### Фрагмент страницы

☆ ☆ ☆ ☆

Но справедливости ради стоит сказать, что уже следующим летом ссылок на отсутствие мест в общежитиях при зачислении вслух не звучало. Наверное, были найдены более тонкие механизмы «регулирования» контингента. Во всяком случае мы громили следующим летом абитуриентские строительные отряды, куда зачисляли «срезавшихся» на экзаменах и направляли их разнорабочими на вузовское строительство и ремонт. Под гарантии будущего первоочередного зачисления. МГК КПСС в связи с этой публикацией едва не снял главного редактора, а я – по совокупности нескольких, столь же «гласных» выступлений студенческого отдела на страницах газеты (а еще больше – в ее неопубликованных архивах) – получила место собкора по Молдавии.


ПРОЕКТА «ПАВЛИК МОРОЗОВ» В БЛИЖАЙШЕЕ ВРЕМЯ НЕ БУДЕТ
ЕЛЕНА ТОКАРЕВА 
Родилась 18 июля1948 года.
Со второго курса Московского полиграфического института пришла в «Комсомольскую правду», где пять лет (1972–1977) работала в отделе комсомольской жизни. Позже работала в журнале «Сельская молодежь», в «Российской газете», «Общей газете», «Экспресс-газете». С 2001 года – главный редактор газеты Stringer.
Лауреат премии «Человек года» (1994), премии Союза журналистов России за новый формат издания (2005), других премий и дипломов.
Проект Stringer, которым я занимаюсь с 2001 года, придумала не я – туда меня вынесла судьба. Раньше это была газета расследований и агентство расследований. Постепенно это выродилось в интернет-проект. 
Как я попала туда? Я возглавляла недолгое время отдел расследований в «Экспресс-газете», которой руководил тогда Александр Куприянов. Это случилось после того, как разгромили «Российскую газету» в 1993 году. Тогда нас, тех, кто работал в «РГ», никуда не брали на работу, и в этой обстановке появилась первая «желтая» газета в стране, «Экспресска». Это сейчас в России есть только желтые и очень желтые издания, а тогда писать правду о том, кто болен прыщами, а кто СПИДом, считалось огромной смелостью. Каждое расследование стоило нам невероятных усилий. Было это сложно, но полезно. Приближенная к реальной жизни журналистика. Конечно, не без издержек, все эти сюси-пуси в отношении доморощенных российских «звезд» – это тоже издержки желтой журналистики. «Ах, Певцов так любит свою жену Дроздову, что все время под столом греет ей ножки…» От этого тошнило.
Но наступил 1998 года, дефолт, зарплаты упали, и я ушла туда, где они в тот момент не упали – к Егору Яковлеву. Когда страна с трудом разлепляет глаза после похмелья, хорошо работать в цветном еженедельнике. Там я просидела пару лет, осваивая азбуку либеральной и одновременно народнической трескотни обо всем хорошем против всего плохого, как вдруг в моей жизни появилась одна дама из прошлого и сделала мне лестное предложение возглавить самое таинственное издание в РФ – газету Stringer.

☆ ☆ ☆ ☆

### Фрагмент данных

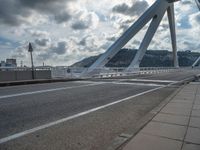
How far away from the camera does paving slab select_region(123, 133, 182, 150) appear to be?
12.4ft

☆ ☆ ☆ ☆

### Обязательные задания
**1.** Соответствуют ли фрагменту страницы утверждения (а), (б), (в)? Для каждого ответьте «да» или «нет» и приведите решающие слова фрагмента дословной цитатой.
(а) После дефолта 1998 года автор перешел работать к Егору Яковлеву.
(б) Александр Куприянов руководил отделом расследований в «Экспресс-газете».
(в) Stringer с самого начала был интернет-проектом.
**2.** Подхватите фрагмент страницы о работе в газетах и продолжите его сразу после последнего предложения.

### Набор ответов
**1.**
(а) Да: «Но наступил 1998 года, дефолт, зарплаты упали, и я ушла туда, где они в тот момент не упали – к Егору Яковлеву».
(б) Нет: «Я возглавляла недолгое время отдел расследований в „Экспресс-газете“, которой руководил тогда Александр Куприянов».
(в) Нет: «Раньше это была газета расследований и агентство расследований. Постепенно это выродилось в интернет-проект».

**2.**
Эта толстая газета тогда бесплатно рассылалась в черных конвертах по органам власти и содержала различного рода досье на людей из власти. Ящик Пандоры, одним словом. Возглавлял редсовет этой газеты Коржаков. С первого раза я отказалась. Потому что не привыкла ничем командовать выше отдела. Все-таки возглавлять газету – это значит все время искать спонсоров и деньги на издание, так как до сих пор в России никто толком не понял, что одиночное издание не может быть прибыльным, прибыльным может быть только медиа-холдинг, который включает рекламоемкие издания и мультимедийные проекты.
В конечном итоге, я согласилась, и в ноябре 2001 года возглавила этот проект. За четыре года превратила газету в регулярно выходящее издание, она распространялась по всей стране, и не рассылалась, а продавалась в киосках и по подписке.
В 2003 году меня окончательно кинули спонсоры, хотя и так они были не слишком щедры, и денег всегда едва хватало на необходимые расходы. Последние полтора года перед тем, как газету закрыть и перейти в чистом виде в Интернет, я финансировала ее сама, и в этот период газета жила лучше, чем при спонсорах, да и я купила, наконец, квартиру для сына. Оказывается, можно. Без спонсоров.
С середины 2004 года я полностью сосредоточилась на развитии Интернет-проект Stringer. Переформатировала сайт. Выпустила книгу «Записки рядового информационной войны», которая семь раз переиздавалась под названием «Кто подставил Ходорковского?», и сейчас я снова получаю предложения переиздать эту книгу в обновленном виде. Это оказалась хитовая штука. Общий тираж даже я затрудняюсь назвать. По ней учатся студенты на журфаках.
Издала роман. Сейчас еще три написала – буду издавать оптом.
Stringer входит в тройку самых известных компромат-сайтов в России. Некоторые задают мне вопрос, почему я его не продвигаю дальше, скажем, не превращаю его в гнусный портал типа «Одноклассников.ру» с лозунгом: «Напиши правду про свою первую учительницу, свою маму и своего первого начальника!» Такой портал под названием «Павлик Морозов» можно было бы основать, но неизвестно, сколько бы я прожила после его вступления на запланированные мощности. А я хочу еще дожить до внуков и умереть в присутствии большой семьи, нотариуса и благодарных учеников…


НАБОЛЕЛО!


ПОКА НЕ ПРОПИТ ГЛОБУС
ВИКТОРИЯ САГАЛОВА 
День рождения выпал на 1 января, поэтому отмечается всегда.
Окончила факультет журналистики МГУ. В «Комсомольской правде» публиковалась с августа 1965 года. С 1966 года в штате – корреспондент отдела комсомольской жизни, отдела писем. С 1975 года работала в журналах и издательствах как редактор («Книжная палата», «Аванта+» и др.).
Член Союза журналистов России.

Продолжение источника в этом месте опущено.